Schon hat die Nacht begonnen, die endlos lange, für die die Erdentage kleinere Teilchen sind als die Stunden für die ganze Erdennacht. Wie eine große, helle Uhr leuchtet, sich immer nach Süden neigend, die Erde über uns. Nach dem Gleiten des Schattens über ihre Scheibe können wir leicht die Zeit bestimmen. Sie war bei Sonnenuntergang im ersten Viertel, um Mitternacht wird sie voll sein und wiederum im Viertel sein bei Sonnenaufgang. Die Rolle des Minutenzeigers auf dieser Himmelsuhr spielen die Weltteile. Nach ihrem Untergang in den Schatten können wir die Stunden erkennen, die die Minuten für unsere siebenhundertneunstündige Zeit sind.

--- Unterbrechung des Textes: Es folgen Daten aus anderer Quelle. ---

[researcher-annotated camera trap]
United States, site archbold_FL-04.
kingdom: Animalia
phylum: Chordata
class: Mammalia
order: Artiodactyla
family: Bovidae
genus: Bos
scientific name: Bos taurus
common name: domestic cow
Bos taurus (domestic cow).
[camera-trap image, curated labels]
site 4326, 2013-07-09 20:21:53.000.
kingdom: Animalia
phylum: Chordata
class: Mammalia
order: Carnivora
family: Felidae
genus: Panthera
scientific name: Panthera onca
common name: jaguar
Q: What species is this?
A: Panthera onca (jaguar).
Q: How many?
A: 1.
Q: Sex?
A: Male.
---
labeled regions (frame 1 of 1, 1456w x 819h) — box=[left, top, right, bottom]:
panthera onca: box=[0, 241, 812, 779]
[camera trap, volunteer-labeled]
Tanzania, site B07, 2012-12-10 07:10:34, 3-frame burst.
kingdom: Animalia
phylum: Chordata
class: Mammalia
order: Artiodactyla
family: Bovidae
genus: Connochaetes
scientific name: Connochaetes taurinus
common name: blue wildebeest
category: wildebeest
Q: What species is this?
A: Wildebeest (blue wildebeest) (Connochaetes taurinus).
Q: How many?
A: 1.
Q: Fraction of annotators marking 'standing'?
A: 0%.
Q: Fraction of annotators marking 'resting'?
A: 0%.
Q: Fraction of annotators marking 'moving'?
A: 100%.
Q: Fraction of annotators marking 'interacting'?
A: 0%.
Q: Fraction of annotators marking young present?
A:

Nach Sonnenuntergang wurde es plötzlich so kalt, daß wir das Gefühl hatten, als wenn wir aus einem Dampfbad in ein Bassin mit Eiswasser gesprungen wären, doch wurde uns dabei eine wundervolle Überraschung bereitet: Wir erwarteten das sofortige Eintreten der Nacht, statt dessen sahen wir noch lange Zeit hindurch ein seltsames Leuchten, das mit dem Glanz der Erde rang und unseren Dämmerungen ähnlich war.

Jener Glasstreifen, auf dem wir über hundert Kilometer weit gefahren waren, nahm gerade sein Ende, als wir den Schatten der kleinen Krater, von denen ich vorher gesprochen hatte, verließen. Wir näherten uns, jetzt direkt nach Norden fahrend, schon dem zwanzigsten Parallelkreis, als die Sonnenscheibe, die vor dem Untergang nicht gerötet, sondern im Gegenteil hell und leuchtend war wie am Tage, langsam unter den Horizont zu sinken begann. Und plötzlich erfaßte uns eine furchtbare Sehnsucht nach dieser schwindenden Sonne, die sich uns erst in vierzehn Tagen wieder zeigen wird. Wir standen alle nebeneinander am westlichen Fenster unseres Wagens. Martha erhob ihre Hände zu dem untergehenden Gestirne und begann mit singender, monotoner Stimme indische Hymnen zu sprechen, mit denen die Fakire auf der Erde von dem Gotte des Lichtes Abschied nehmen.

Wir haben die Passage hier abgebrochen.